**Exercise requirements**
Update the records from the first line through the line that has "311H169L180 327H186L197 344H213L218", replacing "mask_h" with "mask_height" and leaving everything else unchanged. Give back only those lines.

**Available data**
····················

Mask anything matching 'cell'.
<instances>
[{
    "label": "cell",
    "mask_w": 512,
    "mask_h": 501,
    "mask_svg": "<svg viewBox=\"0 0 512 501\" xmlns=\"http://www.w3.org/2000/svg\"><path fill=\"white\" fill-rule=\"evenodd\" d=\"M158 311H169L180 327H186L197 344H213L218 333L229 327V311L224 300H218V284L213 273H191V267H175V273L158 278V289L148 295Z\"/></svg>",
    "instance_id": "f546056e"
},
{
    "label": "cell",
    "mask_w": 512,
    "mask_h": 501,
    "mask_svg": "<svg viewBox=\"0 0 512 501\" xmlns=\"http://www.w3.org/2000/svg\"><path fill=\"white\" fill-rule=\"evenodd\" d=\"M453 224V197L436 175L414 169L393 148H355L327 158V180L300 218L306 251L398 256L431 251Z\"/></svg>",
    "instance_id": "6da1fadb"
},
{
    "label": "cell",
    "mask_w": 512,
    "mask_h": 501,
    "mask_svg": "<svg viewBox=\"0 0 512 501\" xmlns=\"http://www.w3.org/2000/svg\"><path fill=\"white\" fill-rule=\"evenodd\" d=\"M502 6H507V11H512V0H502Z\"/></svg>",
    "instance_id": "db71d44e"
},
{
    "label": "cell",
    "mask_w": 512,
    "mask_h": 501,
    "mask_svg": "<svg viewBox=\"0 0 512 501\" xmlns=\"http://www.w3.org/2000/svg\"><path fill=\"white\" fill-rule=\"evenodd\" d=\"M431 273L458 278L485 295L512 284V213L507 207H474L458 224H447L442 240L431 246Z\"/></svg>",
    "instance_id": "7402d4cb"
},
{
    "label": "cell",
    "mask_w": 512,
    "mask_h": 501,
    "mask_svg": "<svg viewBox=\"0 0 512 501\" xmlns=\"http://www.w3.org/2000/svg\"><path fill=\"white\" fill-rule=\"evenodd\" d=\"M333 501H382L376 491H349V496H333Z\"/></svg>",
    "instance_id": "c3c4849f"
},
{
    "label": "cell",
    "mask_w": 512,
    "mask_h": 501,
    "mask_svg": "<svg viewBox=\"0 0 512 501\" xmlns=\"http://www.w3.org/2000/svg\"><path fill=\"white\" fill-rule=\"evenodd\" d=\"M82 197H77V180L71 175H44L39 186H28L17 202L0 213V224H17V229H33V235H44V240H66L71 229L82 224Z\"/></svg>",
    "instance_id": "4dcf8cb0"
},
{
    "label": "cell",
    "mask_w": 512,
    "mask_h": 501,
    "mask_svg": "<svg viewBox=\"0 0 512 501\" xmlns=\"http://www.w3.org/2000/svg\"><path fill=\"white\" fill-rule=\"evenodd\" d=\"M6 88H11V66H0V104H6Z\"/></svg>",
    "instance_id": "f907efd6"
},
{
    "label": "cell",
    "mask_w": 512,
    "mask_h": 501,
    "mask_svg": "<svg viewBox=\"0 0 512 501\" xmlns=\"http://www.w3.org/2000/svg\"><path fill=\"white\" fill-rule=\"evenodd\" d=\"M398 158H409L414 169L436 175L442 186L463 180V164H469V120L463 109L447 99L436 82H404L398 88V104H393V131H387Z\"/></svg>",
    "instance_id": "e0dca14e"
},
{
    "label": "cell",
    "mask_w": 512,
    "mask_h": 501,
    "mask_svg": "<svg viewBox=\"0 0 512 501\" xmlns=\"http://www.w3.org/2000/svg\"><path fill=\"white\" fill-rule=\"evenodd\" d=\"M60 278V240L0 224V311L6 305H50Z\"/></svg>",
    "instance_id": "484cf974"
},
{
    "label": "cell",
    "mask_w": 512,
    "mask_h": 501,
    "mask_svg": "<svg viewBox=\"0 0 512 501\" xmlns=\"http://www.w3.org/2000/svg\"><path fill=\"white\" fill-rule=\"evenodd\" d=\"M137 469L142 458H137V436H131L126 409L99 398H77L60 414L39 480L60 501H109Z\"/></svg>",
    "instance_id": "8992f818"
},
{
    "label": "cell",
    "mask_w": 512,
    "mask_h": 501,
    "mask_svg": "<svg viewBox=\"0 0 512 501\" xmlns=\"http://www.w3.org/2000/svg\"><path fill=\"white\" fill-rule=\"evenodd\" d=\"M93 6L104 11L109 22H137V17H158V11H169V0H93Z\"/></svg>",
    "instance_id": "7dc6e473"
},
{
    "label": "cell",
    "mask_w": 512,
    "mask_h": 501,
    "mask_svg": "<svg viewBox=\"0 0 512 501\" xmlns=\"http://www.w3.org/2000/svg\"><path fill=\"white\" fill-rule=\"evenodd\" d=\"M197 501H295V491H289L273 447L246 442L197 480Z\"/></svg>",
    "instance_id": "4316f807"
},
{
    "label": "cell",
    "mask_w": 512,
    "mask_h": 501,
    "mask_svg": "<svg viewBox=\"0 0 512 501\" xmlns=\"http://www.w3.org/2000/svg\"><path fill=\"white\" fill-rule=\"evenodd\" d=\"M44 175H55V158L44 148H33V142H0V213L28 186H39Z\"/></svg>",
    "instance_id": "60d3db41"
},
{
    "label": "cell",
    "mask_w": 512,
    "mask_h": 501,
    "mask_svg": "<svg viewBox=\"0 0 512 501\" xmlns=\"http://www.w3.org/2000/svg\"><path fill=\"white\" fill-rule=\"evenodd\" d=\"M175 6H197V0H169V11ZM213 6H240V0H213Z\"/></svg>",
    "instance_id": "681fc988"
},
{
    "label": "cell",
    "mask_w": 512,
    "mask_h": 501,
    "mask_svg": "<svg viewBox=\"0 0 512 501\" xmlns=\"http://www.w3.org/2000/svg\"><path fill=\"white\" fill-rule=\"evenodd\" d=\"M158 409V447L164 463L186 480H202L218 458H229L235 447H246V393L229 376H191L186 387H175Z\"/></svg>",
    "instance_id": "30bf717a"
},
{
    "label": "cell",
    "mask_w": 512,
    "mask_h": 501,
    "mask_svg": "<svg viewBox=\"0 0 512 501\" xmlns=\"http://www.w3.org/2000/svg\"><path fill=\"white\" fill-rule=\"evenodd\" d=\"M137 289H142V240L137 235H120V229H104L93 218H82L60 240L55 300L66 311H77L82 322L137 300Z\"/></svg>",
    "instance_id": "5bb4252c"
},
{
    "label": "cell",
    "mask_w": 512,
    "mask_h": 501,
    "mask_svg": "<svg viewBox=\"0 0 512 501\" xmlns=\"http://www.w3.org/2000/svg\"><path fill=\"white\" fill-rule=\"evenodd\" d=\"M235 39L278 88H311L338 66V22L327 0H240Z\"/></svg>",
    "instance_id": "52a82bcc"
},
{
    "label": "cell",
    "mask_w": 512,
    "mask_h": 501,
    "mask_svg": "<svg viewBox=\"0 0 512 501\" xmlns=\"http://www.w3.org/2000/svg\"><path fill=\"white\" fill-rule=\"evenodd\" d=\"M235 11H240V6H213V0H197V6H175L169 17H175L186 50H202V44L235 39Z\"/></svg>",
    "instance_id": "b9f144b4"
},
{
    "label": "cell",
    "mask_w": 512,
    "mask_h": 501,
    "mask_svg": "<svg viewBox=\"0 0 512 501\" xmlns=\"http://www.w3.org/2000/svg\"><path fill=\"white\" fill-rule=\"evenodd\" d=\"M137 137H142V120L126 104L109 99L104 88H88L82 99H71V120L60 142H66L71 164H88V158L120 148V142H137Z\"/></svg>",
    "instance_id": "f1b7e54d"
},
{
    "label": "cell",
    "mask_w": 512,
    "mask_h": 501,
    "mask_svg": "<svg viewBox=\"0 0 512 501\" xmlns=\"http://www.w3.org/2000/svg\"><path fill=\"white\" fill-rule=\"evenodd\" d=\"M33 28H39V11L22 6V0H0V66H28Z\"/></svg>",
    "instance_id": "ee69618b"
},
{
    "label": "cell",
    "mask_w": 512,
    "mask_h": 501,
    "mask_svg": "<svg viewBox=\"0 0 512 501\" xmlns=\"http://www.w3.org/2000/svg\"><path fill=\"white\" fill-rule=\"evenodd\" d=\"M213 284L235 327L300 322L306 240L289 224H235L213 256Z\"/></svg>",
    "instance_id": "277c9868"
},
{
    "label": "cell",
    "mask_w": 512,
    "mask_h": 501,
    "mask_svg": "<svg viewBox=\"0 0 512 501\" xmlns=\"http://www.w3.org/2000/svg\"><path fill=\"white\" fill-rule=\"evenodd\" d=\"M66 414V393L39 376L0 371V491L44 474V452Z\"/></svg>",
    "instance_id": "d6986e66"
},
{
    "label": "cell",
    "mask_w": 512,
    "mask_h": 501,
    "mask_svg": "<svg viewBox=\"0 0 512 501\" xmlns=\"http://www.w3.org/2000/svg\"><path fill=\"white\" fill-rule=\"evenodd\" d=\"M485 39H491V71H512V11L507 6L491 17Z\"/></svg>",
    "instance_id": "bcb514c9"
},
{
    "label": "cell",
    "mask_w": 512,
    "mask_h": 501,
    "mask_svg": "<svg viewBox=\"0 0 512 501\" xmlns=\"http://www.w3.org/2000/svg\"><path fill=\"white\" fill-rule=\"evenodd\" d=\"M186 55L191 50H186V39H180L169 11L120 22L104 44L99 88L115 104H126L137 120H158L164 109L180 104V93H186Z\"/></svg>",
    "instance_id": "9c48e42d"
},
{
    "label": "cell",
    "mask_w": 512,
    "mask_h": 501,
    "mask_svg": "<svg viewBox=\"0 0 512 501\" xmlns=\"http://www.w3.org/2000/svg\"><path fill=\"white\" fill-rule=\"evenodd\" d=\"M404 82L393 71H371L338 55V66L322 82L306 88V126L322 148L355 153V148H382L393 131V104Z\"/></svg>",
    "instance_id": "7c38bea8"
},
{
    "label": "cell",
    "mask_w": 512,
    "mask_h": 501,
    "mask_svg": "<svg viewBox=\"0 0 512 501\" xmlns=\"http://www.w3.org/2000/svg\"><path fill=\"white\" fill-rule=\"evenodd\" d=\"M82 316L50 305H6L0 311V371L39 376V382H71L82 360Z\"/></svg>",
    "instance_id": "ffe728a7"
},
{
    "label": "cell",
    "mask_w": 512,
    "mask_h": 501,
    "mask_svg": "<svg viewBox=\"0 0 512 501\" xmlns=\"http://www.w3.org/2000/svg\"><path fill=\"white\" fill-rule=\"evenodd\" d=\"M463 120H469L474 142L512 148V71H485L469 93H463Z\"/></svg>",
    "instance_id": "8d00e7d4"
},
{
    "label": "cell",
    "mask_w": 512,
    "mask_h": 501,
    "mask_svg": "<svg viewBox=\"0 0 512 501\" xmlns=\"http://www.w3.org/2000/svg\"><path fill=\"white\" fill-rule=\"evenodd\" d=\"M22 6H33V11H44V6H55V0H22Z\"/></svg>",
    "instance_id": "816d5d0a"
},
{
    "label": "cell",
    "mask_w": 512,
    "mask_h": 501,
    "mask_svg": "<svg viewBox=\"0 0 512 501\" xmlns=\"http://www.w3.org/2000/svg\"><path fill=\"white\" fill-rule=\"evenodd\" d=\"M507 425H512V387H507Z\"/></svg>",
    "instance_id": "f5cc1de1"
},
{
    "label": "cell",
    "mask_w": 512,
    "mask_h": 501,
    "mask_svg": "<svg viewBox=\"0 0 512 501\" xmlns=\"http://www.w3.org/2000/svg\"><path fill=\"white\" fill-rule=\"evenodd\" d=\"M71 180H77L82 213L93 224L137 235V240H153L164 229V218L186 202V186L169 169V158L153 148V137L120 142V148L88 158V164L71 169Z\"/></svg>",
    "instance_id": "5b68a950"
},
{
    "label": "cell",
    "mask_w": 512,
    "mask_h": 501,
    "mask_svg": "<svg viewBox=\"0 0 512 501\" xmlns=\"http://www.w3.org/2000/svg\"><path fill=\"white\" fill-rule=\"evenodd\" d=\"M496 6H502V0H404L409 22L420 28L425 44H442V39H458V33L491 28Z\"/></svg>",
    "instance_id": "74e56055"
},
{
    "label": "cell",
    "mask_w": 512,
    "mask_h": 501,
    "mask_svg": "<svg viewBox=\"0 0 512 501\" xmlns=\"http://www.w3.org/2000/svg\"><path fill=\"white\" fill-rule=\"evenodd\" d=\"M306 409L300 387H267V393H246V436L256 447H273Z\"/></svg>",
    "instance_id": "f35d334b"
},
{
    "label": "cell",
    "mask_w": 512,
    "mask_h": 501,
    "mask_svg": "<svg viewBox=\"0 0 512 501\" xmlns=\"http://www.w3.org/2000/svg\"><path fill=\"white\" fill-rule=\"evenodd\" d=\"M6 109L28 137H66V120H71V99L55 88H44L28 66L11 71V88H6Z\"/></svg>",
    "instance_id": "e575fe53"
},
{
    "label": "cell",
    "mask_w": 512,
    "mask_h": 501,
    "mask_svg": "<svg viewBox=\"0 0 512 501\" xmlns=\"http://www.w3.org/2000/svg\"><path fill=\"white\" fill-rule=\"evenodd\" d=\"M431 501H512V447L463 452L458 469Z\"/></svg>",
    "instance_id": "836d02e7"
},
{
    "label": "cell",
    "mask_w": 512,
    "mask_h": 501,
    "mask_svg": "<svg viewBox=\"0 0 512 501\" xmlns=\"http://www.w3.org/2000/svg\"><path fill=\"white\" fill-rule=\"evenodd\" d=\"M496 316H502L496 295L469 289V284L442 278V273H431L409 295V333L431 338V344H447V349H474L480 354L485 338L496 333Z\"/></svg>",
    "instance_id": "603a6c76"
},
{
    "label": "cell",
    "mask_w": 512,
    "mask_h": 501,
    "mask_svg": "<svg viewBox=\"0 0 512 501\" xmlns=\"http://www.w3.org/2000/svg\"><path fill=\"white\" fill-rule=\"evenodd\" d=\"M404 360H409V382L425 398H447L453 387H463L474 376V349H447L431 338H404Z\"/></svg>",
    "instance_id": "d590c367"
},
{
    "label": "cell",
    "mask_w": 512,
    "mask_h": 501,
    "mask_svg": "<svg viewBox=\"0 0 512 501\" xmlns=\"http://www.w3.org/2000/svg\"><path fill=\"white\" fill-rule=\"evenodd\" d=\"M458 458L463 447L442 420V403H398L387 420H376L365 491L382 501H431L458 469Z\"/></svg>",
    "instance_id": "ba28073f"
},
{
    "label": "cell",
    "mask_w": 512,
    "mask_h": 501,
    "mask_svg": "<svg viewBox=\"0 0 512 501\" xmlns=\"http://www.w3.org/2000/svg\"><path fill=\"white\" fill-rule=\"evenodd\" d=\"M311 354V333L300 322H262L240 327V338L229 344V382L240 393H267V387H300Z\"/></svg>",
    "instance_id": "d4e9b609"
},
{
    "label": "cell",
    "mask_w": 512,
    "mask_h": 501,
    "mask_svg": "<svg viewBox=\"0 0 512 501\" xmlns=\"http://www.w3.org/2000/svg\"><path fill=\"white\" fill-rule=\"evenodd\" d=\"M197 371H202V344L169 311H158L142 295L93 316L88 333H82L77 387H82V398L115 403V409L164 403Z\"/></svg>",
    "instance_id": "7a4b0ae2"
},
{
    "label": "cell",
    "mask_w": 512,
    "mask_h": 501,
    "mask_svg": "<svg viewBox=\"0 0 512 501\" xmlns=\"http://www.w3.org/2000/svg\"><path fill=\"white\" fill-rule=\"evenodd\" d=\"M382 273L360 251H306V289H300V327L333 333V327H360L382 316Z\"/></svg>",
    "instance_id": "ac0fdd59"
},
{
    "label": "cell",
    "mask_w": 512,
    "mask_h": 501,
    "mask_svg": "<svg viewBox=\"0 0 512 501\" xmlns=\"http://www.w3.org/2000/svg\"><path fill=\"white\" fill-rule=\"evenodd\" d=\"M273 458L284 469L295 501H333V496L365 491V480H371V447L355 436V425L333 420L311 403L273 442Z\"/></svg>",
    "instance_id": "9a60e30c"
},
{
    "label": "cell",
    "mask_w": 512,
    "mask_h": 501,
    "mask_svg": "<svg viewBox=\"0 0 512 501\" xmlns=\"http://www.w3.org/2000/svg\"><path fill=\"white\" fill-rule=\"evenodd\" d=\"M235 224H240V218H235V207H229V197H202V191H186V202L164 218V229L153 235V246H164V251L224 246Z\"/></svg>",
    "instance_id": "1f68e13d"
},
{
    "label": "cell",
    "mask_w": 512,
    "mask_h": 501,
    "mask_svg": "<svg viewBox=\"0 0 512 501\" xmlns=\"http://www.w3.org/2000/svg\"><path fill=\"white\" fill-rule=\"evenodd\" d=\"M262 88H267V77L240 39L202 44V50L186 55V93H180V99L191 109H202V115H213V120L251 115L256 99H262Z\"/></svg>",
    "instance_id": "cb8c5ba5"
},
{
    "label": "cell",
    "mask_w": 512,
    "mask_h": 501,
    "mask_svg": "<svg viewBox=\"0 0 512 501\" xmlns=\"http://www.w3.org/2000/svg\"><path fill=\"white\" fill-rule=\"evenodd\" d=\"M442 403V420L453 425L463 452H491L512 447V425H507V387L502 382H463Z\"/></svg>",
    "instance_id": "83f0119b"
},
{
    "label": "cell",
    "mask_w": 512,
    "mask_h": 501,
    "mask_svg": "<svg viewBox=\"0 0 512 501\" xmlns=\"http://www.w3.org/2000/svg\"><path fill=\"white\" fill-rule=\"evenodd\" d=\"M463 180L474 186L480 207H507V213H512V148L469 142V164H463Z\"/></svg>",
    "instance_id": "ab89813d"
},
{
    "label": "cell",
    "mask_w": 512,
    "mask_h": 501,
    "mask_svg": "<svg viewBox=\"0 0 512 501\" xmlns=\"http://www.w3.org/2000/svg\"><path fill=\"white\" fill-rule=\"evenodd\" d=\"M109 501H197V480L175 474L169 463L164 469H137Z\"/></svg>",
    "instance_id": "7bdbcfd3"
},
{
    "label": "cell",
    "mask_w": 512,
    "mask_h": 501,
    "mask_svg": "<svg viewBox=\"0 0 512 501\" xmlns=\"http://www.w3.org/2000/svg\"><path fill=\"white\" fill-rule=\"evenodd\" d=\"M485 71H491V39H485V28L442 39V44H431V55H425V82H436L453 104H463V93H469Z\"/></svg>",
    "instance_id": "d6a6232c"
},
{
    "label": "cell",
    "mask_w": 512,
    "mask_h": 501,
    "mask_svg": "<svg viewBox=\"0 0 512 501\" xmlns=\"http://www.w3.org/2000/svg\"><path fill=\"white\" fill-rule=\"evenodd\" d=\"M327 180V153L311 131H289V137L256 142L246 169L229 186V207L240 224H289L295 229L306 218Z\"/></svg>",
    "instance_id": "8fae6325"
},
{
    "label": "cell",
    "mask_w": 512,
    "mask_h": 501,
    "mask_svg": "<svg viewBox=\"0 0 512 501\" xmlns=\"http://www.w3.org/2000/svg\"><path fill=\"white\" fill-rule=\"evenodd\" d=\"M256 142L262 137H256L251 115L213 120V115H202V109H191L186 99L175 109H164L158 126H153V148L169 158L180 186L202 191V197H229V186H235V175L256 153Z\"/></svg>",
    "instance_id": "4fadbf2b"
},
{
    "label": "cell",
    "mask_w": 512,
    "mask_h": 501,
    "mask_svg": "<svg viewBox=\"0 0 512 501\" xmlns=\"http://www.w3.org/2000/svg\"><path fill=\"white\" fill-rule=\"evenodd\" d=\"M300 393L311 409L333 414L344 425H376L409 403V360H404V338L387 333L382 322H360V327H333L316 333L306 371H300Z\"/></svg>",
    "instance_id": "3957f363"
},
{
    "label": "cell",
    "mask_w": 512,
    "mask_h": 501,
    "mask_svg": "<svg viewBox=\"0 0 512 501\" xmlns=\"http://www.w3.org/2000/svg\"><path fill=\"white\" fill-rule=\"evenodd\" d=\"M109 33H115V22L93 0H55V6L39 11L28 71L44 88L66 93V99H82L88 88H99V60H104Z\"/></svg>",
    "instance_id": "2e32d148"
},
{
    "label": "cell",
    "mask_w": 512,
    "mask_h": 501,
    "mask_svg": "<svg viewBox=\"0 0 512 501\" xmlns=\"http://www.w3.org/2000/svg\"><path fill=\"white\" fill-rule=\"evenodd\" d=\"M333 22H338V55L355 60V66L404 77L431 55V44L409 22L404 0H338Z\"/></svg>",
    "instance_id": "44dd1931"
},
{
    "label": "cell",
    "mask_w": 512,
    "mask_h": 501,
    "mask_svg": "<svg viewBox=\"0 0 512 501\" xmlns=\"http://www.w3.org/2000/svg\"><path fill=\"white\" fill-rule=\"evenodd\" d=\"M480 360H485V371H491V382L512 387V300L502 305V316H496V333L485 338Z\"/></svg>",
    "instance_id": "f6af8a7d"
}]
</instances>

····················

**Task response**
Mask anything matching 'cell'.
<instances>
[{
    "label": "cell",
    "mask_w": 512,
    "mask_height": 501,
    "mask_svg": "<svg viewBox=\"0 0 512 501\" xmlns=\"http://www.w3.org/2000/svg\"><path fill=\"white\" fill-rule=\"evenodd\" d=\"M158 311H169L180 327H186L197 344H213L218 333L229 327V311L224 300H218V284L213 273H191V267H175V273L158 278V289L148 295Z\"/></svg>",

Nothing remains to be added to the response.